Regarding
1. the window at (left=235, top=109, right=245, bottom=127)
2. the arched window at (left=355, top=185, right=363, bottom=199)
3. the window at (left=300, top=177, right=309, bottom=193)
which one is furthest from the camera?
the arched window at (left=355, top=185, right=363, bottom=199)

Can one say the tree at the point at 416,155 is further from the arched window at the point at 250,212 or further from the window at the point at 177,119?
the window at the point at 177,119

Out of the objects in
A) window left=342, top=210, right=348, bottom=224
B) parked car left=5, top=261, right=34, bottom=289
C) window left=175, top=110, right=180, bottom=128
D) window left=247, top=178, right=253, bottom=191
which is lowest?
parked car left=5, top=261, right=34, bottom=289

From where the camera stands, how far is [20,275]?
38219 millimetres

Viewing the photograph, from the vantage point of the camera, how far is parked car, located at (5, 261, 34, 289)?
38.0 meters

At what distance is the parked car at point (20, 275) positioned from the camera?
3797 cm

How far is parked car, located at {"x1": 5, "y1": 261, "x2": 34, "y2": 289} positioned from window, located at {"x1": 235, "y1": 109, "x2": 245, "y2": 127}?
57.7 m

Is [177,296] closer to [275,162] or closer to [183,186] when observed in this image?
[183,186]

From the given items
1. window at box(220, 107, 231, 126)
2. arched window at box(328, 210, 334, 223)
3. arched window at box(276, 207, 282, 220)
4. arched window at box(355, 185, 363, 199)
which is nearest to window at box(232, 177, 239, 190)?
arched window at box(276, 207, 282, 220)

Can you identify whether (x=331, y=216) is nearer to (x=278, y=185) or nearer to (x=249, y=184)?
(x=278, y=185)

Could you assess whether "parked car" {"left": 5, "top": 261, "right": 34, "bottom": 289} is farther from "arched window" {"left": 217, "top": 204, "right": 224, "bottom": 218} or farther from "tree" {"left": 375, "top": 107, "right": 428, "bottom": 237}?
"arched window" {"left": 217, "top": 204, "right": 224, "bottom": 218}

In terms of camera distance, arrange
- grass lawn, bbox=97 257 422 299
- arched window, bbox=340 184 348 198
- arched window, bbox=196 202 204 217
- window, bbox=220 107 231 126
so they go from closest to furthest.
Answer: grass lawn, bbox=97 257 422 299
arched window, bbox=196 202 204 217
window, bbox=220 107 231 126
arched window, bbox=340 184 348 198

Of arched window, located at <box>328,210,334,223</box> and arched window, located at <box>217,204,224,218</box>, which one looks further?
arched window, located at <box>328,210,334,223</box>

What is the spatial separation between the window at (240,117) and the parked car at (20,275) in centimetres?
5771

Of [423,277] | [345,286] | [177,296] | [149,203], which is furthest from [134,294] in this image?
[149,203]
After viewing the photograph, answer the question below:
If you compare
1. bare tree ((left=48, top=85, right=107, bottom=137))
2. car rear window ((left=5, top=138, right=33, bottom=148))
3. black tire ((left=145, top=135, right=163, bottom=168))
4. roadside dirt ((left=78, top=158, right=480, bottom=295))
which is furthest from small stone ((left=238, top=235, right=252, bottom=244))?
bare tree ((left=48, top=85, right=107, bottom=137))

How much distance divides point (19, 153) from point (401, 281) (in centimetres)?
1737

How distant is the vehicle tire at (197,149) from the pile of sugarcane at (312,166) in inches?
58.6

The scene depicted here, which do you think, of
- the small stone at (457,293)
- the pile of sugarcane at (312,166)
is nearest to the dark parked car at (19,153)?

━━━━━━━━━━━━━━━━━━━━

■ What the task asks
Quote the listing in full, please, keeping every line exact.

■ Complete response
Regarding
1. the window at (left=235, top=109, right=245, bottom=127)
2. the arched window at (left=355, top=185, right=363, bottom=199)
3. the window at (left=300, top=177, right=309, bottom=193)
which one is furthest from the camera?
the arched window at (left=355, top=185, right=363, bottom=199)

Can one say the tree at the point at 416,155 is further from the arched window at the point at 250,212 or further from the window at the point at 177,119?
the window at the point at 177,119

Out of the objects in
A) window left=342, top=210, right=348, bottom=224
B) parked car left=5, top=261, right=34, bottom=289
C) window left=175, top=110, right=180, bottom=128
D) window left=247, top=178, right=253, bottom=191
which is lowest?
parked car left=5, top=261, right=34, bottom=289

From where the camera stands, how far is [20,275]?
38219 millimetres

Viewing the photograph, from the vantage point of the camera, how far is parked car, located at (5, 261, 34, 289)?
38.0 meters

At what distance is the parked car at point (20, 275) positioned from the camera?
3797 cm

How far is parked car, located at {"x1": 5, "y1": 261, "x2": 34, "y2": 289} positioned from window, located at {"x1": 235, "y1": 109, "x2": 245, "y2": 127}?
57.7 m

Is [177,296] closer to [275,162] or closer to [183,186] when observed in this image?
[183,186]

From the given items
1. window at box(220, 107, 231, 126)
2. arched window at box(328, 210, 334, 223)
3. arched window at box(276, 207, 282, 220)
4. arched window at box(355, 185, 363, 199)
which is nearest to window at box(232, 177, 239, 190)?
arched window at box(276, 207, 282, 220)

Can you identify whether (x=331, y=216) is nearer to (x=278, y=185) or nearer to (x=249, y=184)?
(x=278, y=185)

Could you assess whether "parked car" {"left": 5, "top": 261, "right": 34, "bottom": 289} is farther from "arched window" {"left": 217, "top": 204, "right": 224, "bottom": 218} or farther from "tree" {"left": 375, "top": 107, "right": 428, "bottom": 237}?
"arched window" {"left": 217, "top": 204, "right": 224, "bottom": 218}

In terms of camera distance, arrange
- grass lawn, bbox=97 257 422 299
- arched window, bbox=340 184 348 198
- arched window, bbox=196 202 204 217
- window, bbox=220 107 231 126
so they go from closest to furthest.
Answer: grass lawn, bbox=97 257 422 299
arched window, bbox=196 202 204 217
window, bbox=220 107 231 126
arched window, bbox=340 184 348 198

Of arched window, located at <box>328,210,334,223</box> and arched window, located at <box>217,204,224,218</box>, which one looks further?
arched window, located at <box>328,210,334,223</box>

What is the spatial separation between the window at (240,117) and the parked car at (20,275) in centimetres?
5771

Of [423,277] | [345,286] | [177,296] | [149,203], which is furthest from [134,294] in this image?
[149,203]
After viewing the photograph, answer the question below:
If you compare
1. bare tree ((left=48, top=85, right=107, bottom=137))
2. car rear window ((left=5, top=138, right=33, bottom=148))
3. black tire ((left=145, top=135, right=163, bottom=168))
4. roadside dirt ((left=78, top=158, right=480, bottom=295))
which is furthest from small stone ((left=238, top=235, right=252, bottom=244))?
bare tree ((left=48, top=85, right=107, bottom=137))

How much distance divides point (19, 153) from point (401, 281) (in centimetres)?
1737

How distant is the vehicle tire at (197,149) from the pile of sugarcane at (312,166) in inches?
58.6

The scene depicted here, which do you think, of
- the small stone at (457,293)
- the pile of sugarcane at (312,166)
is nearest to the dark parked car at (19,153)?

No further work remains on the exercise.